__Direction a__. In the account of the rainy hike in Big Basin State Park, who accompanied the writer on the trip?

__Selected extract__.
==========

After spending a few days at a company off-site retreat in Aptos, we headed into the mountains east and north of Santa Cruz to explore in Big Basin State Park. To get here from the Bay area, drive down 880 to 17 going west, over the mountains, then jog west on 9 and you'll loop around and hit the park.
Diane stayed home, and I made this trip with my work associate and friend Caspar Harmer, who is visiting from Australia.
This whole region was heavily logged in the past, but 100 years have allowed the forest to regain it's balance, and there are still some giant trees to be found.
We've been getting steadily pelted with rain for the last two weeks, so the minor brooks were creeks, the creeks were streams, and the streams were raging rivers. There was many trees down across the trails, but they were still easy to follow. In one spot, the trail passed up and along the waterfall's cliff face cresting over the edge - a normal dry path beside the quiet woodland stream. On this day the water had lept over the river's banks, and had expanded across the brink just to the edge of the carved stone steps of the trail. Luckily there was a cable hand rail to give us courage to proceed.
Once we left the ranger station (and its roaring fireplace), we put on our rain gear and headed up the mountainside in a full downpour. The rich greens and reds of the verdant forest floor were accented by the glistening of fresh rainwater. The heaviest of the rain was deflected by the forest canopy. There were mushrooms and fungus popping up all over adding gum-drop like accent colors to the mix.
The summit ridges of these coastal mountains are covered in sand and crushed sea shells - having been the floor of an ancient sea, which has since receded when the land uplifted.

==========

Scene-based reasoning records
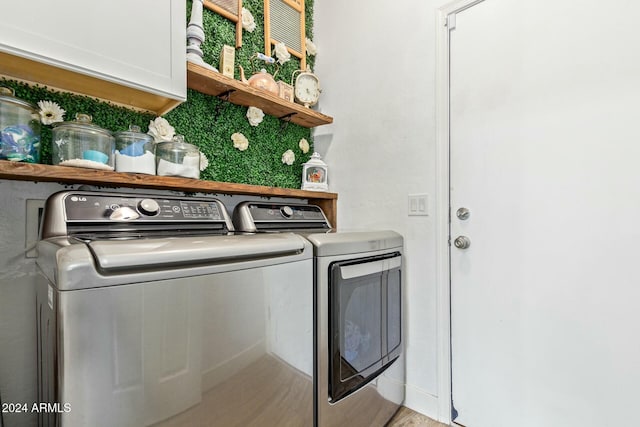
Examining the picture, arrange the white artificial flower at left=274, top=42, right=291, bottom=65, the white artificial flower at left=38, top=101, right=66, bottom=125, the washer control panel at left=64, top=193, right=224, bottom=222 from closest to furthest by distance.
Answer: the washer control panel at left=64, top=193, right=224, bottom=222, the white artificial flower at left=38, top=101, right=66, bottom=125, the white artificial flower at left=274, top=42, right=291, bottom=65

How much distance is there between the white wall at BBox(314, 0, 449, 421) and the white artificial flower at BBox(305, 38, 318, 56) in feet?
0.18

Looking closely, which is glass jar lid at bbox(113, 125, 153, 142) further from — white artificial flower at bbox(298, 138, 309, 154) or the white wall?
the white wall

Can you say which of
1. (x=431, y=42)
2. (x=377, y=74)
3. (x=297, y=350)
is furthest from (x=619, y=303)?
(x=377, y=74)

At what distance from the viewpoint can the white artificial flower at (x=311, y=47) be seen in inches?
86.2

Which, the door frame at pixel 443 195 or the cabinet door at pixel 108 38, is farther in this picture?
the door frame at pixel 443 195

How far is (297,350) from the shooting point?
1.06 m

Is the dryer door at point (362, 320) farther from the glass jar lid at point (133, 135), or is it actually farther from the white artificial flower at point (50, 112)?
the white artificial flower at point (50, 112)

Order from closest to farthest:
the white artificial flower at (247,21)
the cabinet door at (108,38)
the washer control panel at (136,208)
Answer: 1. the cabinet door at (108,38)
2. the washer control panel at (136,208)
3. the white artificial flower at (247,21)

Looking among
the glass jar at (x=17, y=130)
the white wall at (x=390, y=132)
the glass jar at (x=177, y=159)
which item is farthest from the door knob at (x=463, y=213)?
the glass jar at (x=17, y=130)

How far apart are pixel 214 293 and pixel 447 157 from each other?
1.34 metres

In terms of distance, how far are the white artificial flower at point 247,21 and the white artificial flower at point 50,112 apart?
109cm

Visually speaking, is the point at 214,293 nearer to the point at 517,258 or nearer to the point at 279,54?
the point at 517,258

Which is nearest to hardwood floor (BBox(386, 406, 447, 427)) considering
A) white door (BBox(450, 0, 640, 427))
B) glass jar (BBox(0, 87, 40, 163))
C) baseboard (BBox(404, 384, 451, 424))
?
baseboard (BBox(404, 384, 451, 424))

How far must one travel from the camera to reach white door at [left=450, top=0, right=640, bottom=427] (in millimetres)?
1156
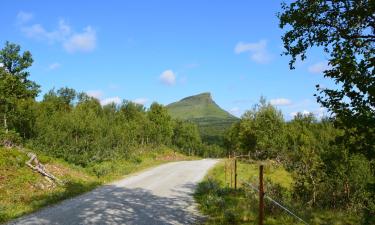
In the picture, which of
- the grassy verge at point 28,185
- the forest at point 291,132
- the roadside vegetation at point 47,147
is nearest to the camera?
the forest at point 291,132

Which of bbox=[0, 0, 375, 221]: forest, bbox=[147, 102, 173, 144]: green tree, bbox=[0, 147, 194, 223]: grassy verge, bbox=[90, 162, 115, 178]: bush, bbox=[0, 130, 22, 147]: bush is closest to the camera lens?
bbox=[0, 0, 375, 221]: forest

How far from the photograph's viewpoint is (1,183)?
63.7 feet

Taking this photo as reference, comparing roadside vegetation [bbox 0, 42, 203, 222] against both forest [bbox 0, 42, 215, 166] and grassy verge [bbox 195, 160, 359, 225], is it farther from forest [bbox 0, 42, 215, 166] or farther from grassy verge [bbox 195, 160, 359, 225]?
grassy verge [bbox 195, 160, 359, 225]

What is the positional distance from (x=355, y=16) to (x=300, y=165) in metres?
21.5

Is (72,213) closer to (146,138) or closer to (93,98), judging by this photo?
(146,138)

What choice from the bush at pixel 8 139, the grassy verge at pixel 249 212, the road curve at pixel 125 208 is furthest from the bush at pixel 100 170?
the grassy verge at pixel 249 212

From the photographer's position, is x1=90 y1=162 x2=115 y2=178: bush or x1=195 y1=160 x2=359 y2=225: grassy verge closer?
x1=195 y1=160 x2=359 y2=225: grassy verge

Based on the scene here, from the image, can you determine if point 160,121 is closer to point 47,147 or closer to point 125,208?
point 47,147

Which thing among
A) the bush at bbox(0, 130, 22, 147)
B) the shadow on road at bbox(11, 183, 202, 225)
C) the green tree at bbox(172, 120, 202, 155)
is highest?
the green tree at bbox(172, 120, 202, 155)

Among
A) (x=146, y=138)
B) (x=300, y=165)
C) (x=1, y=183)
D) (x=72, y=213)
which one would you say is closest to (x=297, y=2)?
(x=72, y=213)

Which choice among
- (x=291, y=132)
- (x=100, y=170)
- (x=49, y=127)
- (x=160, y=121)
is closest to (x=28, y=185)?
(x=100, y=170)

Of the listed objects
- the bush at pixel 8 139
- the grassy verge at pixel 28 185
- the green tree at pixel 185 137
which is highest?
the green tree at pixel 185 137

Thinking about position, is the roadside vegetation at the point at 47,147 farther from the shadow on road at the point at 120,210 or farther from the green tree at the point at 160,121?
the green tree at the point at 160,121

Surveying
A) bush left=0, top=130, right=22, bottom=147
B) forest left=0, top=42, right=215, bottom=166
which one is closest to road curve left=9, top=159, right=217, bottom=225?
bush left=0, top=130, right=22, bottom=147
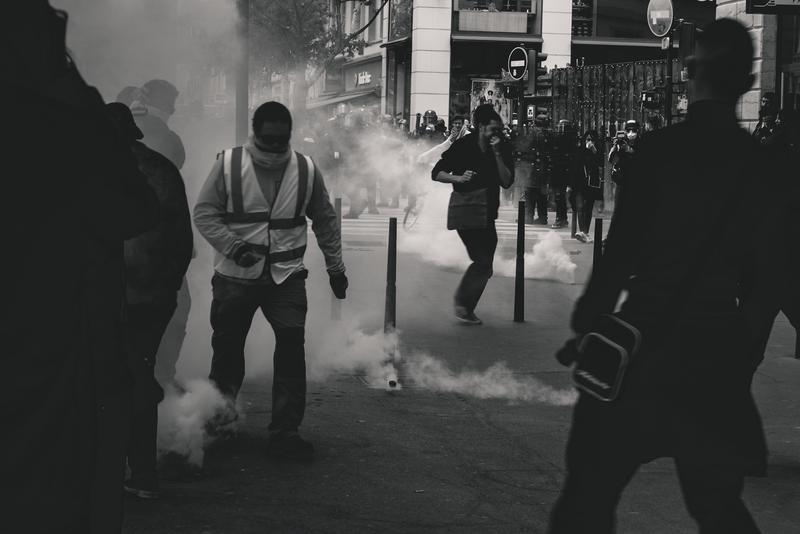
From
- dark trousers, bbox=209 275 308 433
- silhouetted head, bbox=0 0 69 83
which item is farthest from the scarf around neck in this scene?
silhouetted head, bbox=0 0 69 83

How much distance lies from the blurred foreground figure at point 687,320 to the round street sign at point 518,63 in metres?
21.0

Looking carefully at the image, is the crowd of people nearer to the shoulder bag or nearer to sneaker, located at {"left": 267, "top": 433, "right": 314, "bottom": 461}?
the shoulder bag

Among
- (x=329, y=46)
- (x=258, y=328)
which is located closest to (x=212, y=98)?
(x=258, y=328)

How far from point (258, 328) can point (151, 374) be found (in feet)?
13.5

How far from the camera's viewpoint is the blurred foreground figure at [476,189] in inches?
421

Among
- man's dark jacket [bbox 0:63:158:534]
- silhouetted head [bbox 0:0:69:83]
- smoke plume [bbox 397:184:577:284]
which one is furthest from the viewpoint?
smoke plume [bbox 397:184:577:284]

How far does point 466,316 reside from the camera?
1089 cm

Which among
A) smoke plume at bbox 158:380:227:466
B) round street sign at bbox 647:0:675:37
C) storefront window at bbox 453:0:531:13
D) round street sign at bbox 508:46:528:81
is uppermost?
storefront window at bbox 453:0:531:13

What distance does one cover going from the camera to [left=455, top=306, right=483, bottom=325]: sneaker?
10.8 meters

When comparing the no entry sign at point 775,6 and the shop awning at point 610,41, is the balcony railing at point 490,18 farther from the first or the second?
the no entry sign at point 775,6

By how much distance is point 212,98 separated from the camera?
447 inches

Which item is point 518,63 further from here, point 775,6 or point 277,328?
A: point 277,328

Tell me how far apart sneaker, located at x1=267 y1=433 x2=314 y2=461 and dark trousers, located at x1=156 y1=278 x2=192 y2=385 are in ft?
3.32

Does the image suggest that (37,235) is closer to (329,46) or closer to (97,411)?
(97,411)
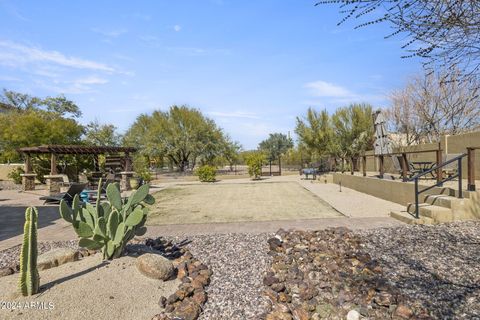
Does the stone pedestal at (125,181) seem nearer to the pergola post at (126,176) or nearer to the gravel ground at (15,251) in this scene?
the pergola post at (126,176)

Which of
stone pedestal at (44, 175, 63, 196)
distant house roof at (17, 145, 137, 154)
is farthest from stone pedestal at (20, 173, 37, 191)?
stone pedestal at (44, 175, 63, 196)

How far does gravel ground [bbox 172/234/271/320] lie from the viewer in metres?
3.35

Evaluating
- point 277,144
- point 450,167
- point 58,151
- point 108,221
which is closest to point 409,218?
point 450,167

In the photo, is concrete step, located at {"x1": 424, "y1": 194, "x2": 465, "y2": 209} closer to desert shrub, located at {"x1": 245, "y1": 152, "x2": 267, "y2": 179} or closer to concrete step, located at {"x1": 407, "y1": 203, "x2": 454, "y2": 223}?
concrete step, located at {"x1": 407, "y1": 203, "x2": 454, "y2": 223}

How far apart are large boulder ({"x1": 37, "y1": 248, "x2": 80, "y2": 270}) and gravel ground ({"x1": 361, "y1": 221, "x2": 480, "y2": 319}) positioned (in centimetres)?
420

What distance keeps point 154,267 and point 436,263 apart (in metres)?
3.83

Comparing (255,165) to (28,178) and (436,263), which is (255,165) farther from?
(436,263)

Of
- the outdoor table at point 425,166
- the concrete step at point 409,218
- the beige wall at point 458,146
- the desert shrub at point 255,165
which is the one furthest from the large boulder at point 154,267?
the desert shrub at point 255,165

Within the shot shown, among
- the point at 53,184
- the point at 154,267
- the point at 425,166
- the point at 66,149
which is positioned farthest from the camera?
the point at 66,149

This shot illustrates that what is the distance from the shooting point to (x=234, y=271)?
4301 millimetres

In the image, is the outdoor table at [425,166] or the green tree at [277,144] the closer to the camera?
the outdoor table at [425,166]

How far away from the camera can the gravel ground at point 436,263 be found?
329cm

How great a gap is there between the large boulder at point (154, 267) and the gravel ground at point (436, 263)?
2.84 meters

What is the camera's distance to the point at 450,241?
16.7ft
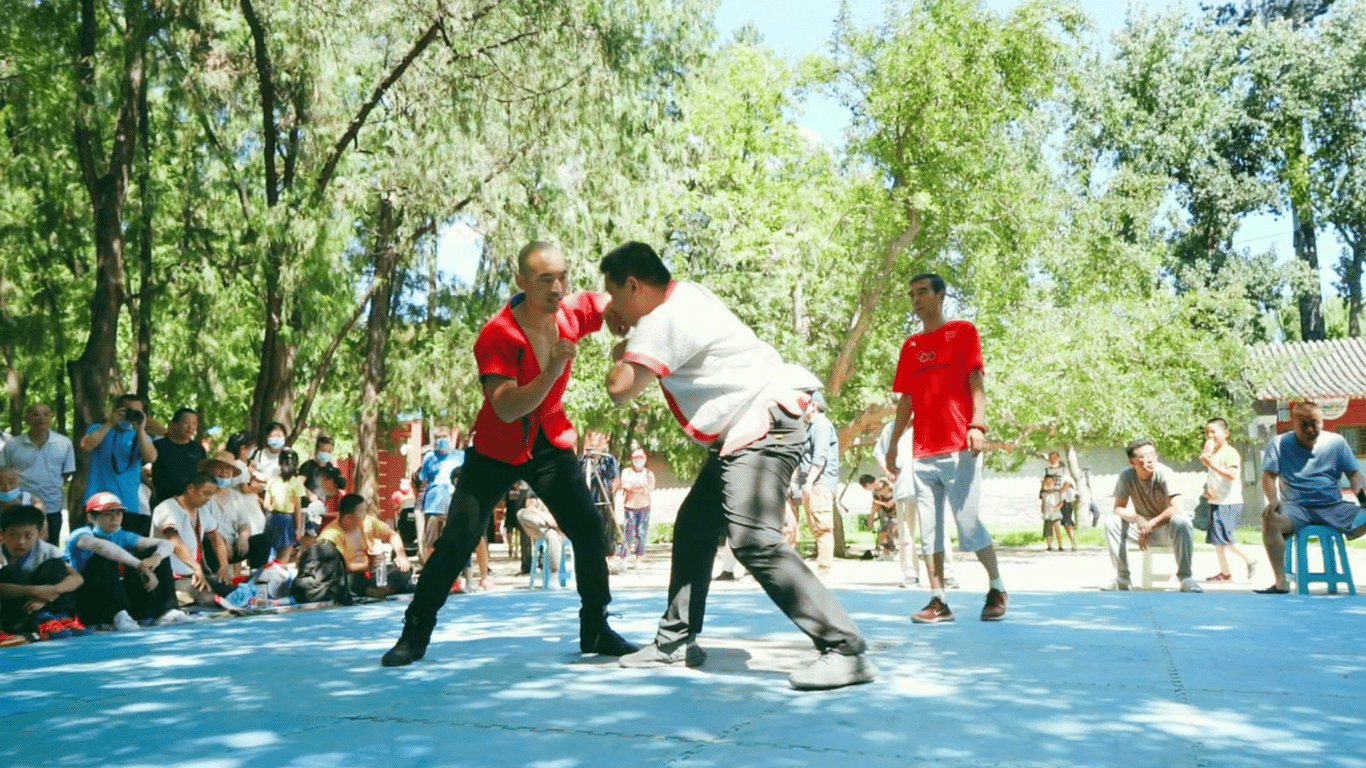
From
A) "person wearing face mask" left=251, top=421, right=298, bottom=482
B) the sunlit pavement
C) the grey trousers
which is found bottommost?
the sunlit pavement

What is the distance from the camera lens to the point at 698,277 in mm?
20797

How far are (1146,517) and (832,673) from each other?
6516 millimetres

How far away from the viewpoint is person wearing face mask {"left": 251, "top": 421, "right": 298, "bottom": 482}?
12.7 metres

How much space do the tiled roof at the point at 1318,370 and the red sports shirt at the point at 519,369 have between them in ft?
91.7

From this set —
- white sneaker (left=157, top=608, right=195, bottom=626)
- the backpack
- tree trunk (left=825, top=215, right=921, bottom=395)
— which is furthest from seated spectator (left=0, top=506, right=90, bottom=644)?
tree trunk (left=825, top=215, right=921, bottom=395)

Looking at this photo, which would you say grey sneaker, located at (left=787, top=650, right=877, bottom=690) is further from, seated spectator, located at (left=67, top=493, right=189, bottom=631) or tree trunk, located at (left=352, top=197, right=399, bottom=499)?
tree trunk, located at (left=352, top=197, right=399, bottom=499)

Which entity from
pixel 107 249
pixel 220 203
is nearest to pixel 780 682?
pixel 107 249

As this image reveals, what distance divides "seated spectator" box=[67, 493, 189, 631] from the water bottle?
75.3 inches

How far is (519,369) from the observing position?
5.17 m

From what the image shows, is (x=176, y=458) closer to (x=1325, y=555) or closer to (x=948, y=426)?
(x=948, y=426)

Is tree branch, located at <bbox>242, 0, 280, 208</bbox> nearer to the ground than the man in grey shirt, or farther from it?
farther from it

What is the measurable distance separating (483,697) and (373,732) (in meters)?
0.63

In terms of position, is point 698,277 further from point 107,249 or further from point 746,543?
point 746,543

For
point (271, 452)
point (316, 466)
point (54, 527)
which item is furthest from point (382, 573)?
point (316, 466)
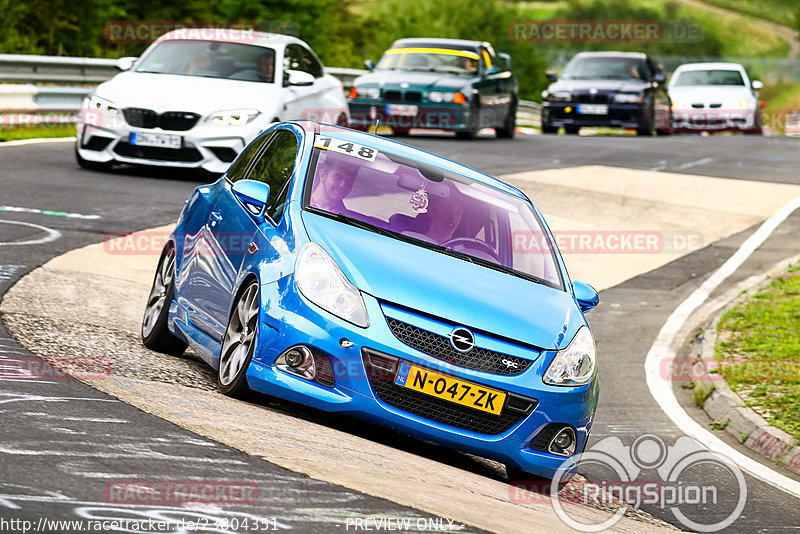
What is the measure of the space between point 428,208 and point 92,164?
9698 mm

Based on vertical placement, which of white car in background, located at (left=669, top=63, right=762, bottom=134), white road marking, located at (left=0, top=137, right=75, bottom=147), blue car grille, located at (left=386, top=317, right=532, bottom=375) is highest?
blue car grille, located at (left=386, top=317, right=532, bottom=375)

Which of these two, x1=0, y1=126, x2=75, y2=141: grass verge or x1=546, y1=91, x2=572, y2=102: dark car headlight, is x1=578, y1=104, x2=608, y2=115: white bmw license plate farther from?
x1=0, y1=126, x2=75, y2=141: grass verge

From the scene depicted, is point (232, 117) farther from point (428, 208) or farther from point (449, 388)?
point (449, 388)

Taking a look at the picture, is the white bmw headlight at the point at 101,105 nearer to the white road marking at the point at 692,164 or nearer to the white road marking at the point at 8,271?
the white road marking at the point at 8,271

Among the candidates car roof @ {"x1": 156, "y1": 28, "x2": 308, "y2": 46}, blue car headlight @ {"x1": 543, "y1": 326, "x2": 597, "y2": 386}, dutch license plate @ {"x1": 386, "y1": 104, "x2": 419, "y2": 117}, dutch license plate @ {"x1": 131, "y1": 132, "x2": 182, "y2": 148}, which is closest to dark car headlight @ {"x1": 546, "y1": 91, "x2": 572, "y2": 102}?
dutch license plate @ {"x1": 386, "y1": 104, "x2": 419, "y2": 117}

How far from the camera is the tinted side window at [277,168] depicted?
7.07 meters

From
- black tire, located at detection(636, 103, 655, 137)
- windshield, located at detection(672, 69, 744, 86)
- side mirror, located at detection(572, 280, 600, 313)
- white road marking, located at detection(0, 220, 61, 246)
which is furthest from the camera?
windshield, located at detection(672, 69, 744, 86)

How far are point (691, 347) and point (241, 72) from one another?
739cm

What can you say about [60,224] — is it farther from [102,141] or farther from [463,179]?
[463,179]

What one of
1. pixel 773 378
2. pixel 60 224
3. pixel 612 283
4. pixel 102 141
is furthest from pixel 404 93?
pixel 773 378

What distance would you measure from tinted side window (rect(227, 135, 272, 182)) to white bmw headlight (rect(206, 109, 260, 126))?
22.8ft

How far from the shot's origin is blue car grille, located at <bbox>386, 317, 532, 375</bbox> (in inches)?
240

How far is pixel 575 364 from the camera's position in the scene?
6.50 meters

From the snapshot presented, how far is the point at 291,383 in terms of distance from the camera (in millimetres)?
6215
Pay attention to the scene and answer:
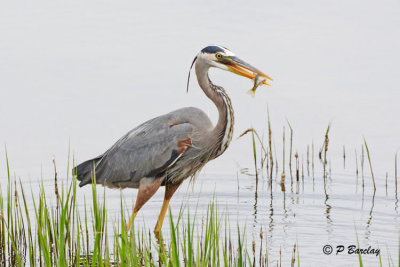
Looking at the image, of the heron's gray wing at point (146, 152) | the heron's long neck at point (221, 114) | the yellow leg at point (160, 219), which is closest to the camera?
the heron's long neck at point (221, 114)

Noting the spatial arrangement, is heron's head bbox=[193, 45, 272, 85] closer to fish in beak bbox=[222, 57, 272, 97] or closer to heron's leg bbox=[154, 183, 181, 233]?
fish in beak bbox=[222, 57, 272, 97]

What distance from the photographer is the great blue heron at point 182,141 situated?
22.1 ft

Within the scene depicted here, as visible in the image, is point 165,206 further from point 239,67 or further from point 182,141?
point 239,67

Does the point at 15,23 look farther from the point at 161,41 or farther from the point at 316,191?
the point at 316,191

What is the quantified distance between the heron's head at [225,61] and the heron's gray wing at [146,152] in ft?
1.81

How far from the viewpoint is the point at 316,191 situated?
8.30 metres

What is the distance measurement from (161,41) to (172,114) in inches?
211

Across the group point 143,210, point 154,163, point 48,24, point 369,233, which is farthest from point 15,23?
point 369,233

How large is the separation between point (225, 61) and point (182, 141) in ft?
2.58

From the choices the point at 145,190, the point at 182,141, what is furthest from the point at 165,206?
the point at 182,141

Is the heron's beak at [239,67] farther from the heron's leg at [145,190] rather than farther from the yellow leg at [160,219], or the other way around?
the yellow leg at [160,219]

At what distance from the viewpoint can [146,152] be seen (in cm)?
695

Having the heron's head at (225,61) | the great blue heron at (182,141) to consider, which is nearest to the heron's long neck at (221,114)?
the great blue heron at (182,141)

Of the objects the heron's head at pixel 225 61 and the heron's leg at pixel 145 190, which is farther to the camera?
the heron's leg at pixel 145 190
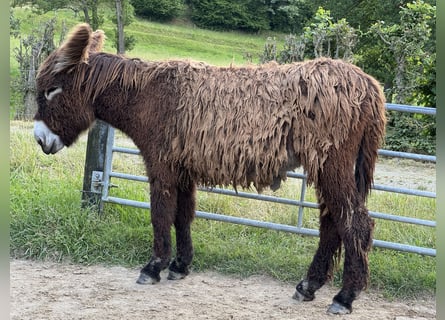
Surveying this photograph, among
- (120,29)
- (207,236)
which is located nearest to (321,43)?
(207,236)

==========

__Direction b__. Substitute "jar cover" for "glass jar lid" in the entries from their first line through the line containing "1.34 metres", leaving everything else unchanged. Present only those lines, without the pictures.

__Finished answer a__. Caspar Harmer, the writer's work associate and friend, who was visiting from Australia.

__Finished answer b__.
Examining the picture, arrange the white artificial flower at left=274, top=42, right=291, bottom=65, the white artificial flower at left=38, top=101, right=66, bottom=125, the washer control panel at left=64, top=193, right=224, bottom=222 from closest to furthest by distance.
Answer: the washer control panel at left=64, top=193, right=224, bottom=222, the white artificial flower at left=38, top=101, right=66, bottom=125, the white artificial flower at left=274, top=42, right=291, bottom=65

How much distance is there between the white wall at BBox(314, 0, 449, 421) and the white artificial flower at BBox(305, 38, 318, 56) in feet?
0.18

Looking closely, which is jar cover at bbox(113, 125, 153, 142) further from — white artificial flower at bbox(298, 138, 309, 154) or the white wall?
the white wall

Can you say which of
1. (x=431, y=42)
2. (x=377, y=74)
3. (x=297, y=350)
is furthest from (x=619, y=303)?
(x=377, y=74)

At what distance from the viewpoint can the white artificial flower at (x=311, y=47) be seen in inches?
86.2

Which, the door frame at pixel 443 195 or the cabinet door at pixel 108 38, is farther in this picture?
the door frame at pixel 443 195

How far is (297,350) from the shooting point?
1.06 m

Is the dryer door at point (362, 320) farther from the jar cover at point (133, 135), or is it actually farther from the white artificial flower at point (50, 112)?
the white artificial flower at point (50, 112)

Order from closest to farthest:
the white artificial flower at (247,21)
the cabinet door at (108,38)
the washer control panel at (136,208)
Answer: 1. the cabinet door at (108,38)
2. the washer control panel at (136,208)
3. the white artificial flower at (247,21)

Looking among
the glass jar at (x=17, y=130)
the white wall at (x=390, y=132)
the glass jar at (x=177, y=159)
which item is farthest from the door knob at (x=463, y=213)?
the glass jar at (x=17, y=130)

How far apart are pixel 214 293 and pixel 447 157 from each other?
1.34 metres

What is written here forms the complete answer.